> **Spatial reasoning question data**
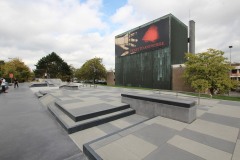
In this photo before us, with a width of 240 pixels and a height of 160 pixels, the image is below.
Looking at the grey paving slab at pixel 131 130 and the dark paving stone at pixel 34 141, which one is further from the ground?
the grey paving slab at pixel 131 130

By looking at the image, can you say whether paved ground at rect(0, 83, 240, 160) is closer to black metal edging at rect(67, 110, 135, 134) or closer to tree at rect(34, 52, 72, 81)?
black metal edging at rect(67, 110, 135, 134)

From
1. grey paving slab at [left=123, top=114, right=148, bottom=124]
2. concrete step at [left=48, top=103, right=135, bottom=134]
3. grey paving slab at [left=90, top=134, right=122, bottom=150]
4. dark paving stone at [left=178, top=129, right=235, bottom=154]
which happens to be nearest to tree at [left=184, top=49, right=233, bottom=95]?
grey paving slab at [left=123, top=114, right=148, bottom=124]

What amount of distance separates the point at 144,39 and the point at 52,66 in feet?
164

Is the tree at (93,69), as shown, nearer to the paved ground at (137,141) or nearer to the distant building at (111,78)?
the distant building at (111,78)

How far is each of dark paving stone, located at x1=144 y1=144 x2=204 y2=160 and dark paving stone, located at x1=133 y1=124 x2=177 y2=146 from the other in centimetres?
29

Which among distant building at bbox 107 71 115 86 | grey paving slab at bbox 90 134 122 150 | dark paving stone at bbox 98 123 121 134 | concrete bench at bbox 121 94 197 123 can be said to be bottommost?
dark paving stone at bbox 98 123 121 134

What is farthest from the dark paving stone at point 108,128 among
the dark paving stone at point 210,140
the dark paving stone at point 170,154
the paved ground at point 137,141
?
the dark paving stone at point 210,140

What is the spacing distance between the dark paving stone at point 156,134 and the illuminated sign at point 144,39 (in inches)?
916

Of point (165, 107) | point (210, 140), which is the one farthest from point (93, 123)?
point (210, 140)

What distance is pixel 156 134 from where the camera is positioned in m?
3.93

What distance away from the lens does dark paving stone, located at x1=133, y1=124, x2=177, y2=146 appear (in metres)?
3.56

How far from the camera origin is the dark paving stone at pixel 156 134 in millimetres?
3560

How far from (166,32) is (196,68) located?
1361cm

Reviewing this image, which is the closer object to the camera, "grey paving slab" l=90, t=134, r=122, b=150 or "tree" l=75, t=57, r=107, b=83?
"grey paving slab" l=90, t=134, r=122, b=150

...

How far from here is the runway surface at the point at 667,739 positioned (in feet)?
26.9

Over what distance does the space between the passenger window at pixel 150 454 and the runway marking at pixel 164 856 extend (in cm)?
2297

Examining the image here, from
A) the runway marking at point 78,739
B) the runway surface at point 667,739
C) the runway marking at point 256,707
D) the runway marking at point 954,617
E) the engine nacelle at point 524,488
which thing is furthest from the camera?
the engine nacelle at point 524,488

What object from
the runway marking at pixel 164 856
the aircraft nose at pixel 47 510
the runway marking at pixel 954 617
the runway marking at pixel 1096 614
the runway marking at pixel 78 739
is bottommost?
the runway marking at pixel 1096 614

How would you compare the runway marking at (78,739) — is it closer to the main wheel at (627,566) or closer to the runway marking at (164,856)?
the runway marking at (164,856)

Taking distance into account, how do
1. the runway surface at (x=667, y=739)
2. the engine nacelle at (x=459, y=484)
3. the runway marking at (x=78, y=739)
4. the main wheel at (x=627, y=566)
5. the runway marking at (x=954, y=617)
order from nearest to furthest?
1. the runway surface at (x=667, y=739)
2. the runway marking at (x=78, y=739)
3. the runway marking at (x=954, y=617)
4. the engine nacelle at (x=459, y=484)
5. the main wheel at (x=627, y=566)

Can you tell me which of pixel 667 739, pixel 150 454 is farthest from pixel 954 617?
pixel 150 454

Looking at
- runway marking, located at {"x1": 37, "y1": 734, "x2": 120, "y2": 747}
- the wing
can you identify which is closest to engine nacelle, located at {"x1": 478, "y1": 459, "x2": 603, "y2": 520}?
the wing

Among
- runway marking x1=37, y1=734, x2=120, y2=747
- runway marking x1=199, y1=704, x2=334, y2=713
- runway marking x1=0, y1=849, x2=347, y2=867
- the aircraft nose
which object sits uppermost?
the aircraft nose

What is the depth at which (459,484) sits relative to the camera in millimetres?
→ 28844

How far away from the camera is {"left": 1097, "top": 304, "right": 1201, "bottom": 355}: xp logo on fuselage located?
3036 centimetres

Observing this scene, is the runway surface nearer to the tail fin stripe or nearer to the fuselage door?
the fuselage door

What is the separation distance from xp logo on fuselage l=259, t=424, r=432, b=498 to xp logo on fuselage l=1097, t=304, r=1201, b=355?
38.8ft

> **Written exercise**
Which lines in the items above contain the word "bottommost" with that exact capitalization? Extract each such line in full.

> **Solution to this task**
Which among distant building at bbox 107 71 115 86 | grey paving slab at bbox 90 134 122 150 | dark paving stone at bbox 98 123 121 134 | concrete bench at bbox 121 94 197 123 can be said to be bottommost?
is bottommost?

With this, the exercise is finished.